[What needs to be done]
Copy every line of the data below word for word, leaving out the pictures.

— begin Data supplied —

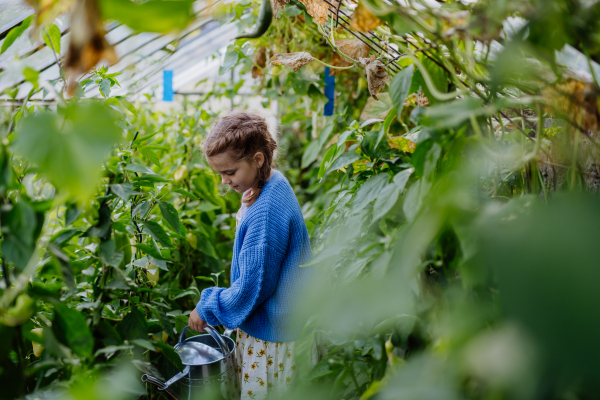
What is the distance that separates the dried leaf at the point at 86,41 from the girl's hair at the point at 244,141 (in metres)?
0.74

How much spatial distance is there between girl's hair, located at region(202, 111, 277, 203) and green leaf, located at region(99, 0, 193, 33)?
2.63ft

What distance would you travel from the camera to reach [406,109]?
1.43m

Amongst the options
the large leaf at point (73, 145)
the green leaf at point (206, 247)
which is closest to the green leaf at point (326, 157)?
the large leaf at point (73, 145)

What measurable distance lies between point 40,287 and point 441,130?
19.9 inches

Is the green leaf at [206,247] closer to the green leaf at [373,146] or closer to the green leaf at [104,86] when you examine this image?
the green leaf at [104,86]

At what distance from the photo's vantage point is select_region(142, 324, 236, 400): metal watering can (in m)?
0.87

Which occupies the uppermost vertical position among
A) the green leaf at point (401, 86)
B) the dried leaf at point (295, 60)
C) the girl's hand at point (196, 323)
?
the green leaf at point (401, 86)

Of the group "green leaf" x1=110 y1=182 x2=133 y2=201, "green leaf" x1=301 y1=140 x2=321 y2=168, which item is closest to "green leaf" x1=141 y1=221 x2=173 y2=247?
"green leaf" x1=110 y1=182 x2=133 y2=201

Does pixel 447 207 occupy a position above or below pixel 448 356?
above

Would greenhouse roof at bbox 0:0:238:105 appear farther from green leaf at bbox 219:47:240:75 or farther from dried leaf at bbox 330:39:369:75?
dried leaf at bbox 330:39:369:75

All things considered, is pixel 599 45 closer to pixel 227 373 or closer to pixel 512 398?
pixel 512 398

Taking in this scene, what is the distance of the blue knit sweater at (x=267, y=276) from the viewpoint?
3.33ft

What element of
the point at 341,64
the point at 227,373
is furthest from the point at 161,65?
the point at 227,373

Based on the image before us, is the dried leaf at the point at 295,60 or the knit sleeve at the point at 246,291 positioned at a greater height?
the dried leaf at the point at 295,60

— end Data supplied —

[Worked answer]
What is the distance that separates the dried leaf at the point at 86,41 from the girl's hair at the point at 244,141 (in metres)?
0.74

How much spatial distance is there between girl's hair, located at region(202, 111, 277, 203) and green leaf, located at region(99, 0, 193, 33)?
2.63ft

What distance would you travel from the camera to reach [406,109]?
1.43m

Amongst the options
the large leaf at point (73, 145)
the green leaf at point (206, 247)
which is closest to the green leaf at point (326, 157)?
the large leaf at point (73, 145)

What measurable distance lies between point 40,287 and point 441,130?
19.9 inches

Is the green leaf at [206,247] closer to the green leaf at [373,146] or closer to the green leaf at [104,86] when you examine this image?
the green leaf at [104,86]

At what distance from the photo's vantage point is select_region(142, 324, 236, 400): metal watering can (in m)?
0.87

Which occupies the uppermost vertical position among
A) the green leaf at point (401, 86)
B) the dried leaf at point (295, 60)
C) the girl's hand at point (196, 323)
?
the green leaf at point (401, 86)

Of the group "green leaf" x1=110 y1=182 x2=133 y2=201, "green leaf" x1=301 y1=140 x2=321 y2=168, which item is closest to "green leaf" x1=141 y1=221 x2=173 y2=247?
"green leaf" x1=110 y1=182 x2=133 y2=201

Does pixel 447 207 occupy a position above or below pixel 448 356?
above

Would greenhouse roof at bbox 0:0:238:105 appear farther from green leaf at bbox 219:47:240:75 or farther from dried leaf at bbox 330:39:369:75?
dried leaf at bbox 330:39:369:75

All things considered, is pixel 599 45 closer to pixel 227 373 or closer to pixel 512 398?
pixel 512 398

Taking in this scene, what is the distance of the blue knit sweater at (x=267, y=276) from the viewpoint?
3.33ft

What element of
the point at 341,64
the point at 227,373
is furthest from the point at 161,65?
the point at 227,373

Based on the image before us, is the dried leaf at the point at 295,60 or the knit sleeve at the point at 246,291 positioned at a greater height?
the dried leaf at the point at 295,60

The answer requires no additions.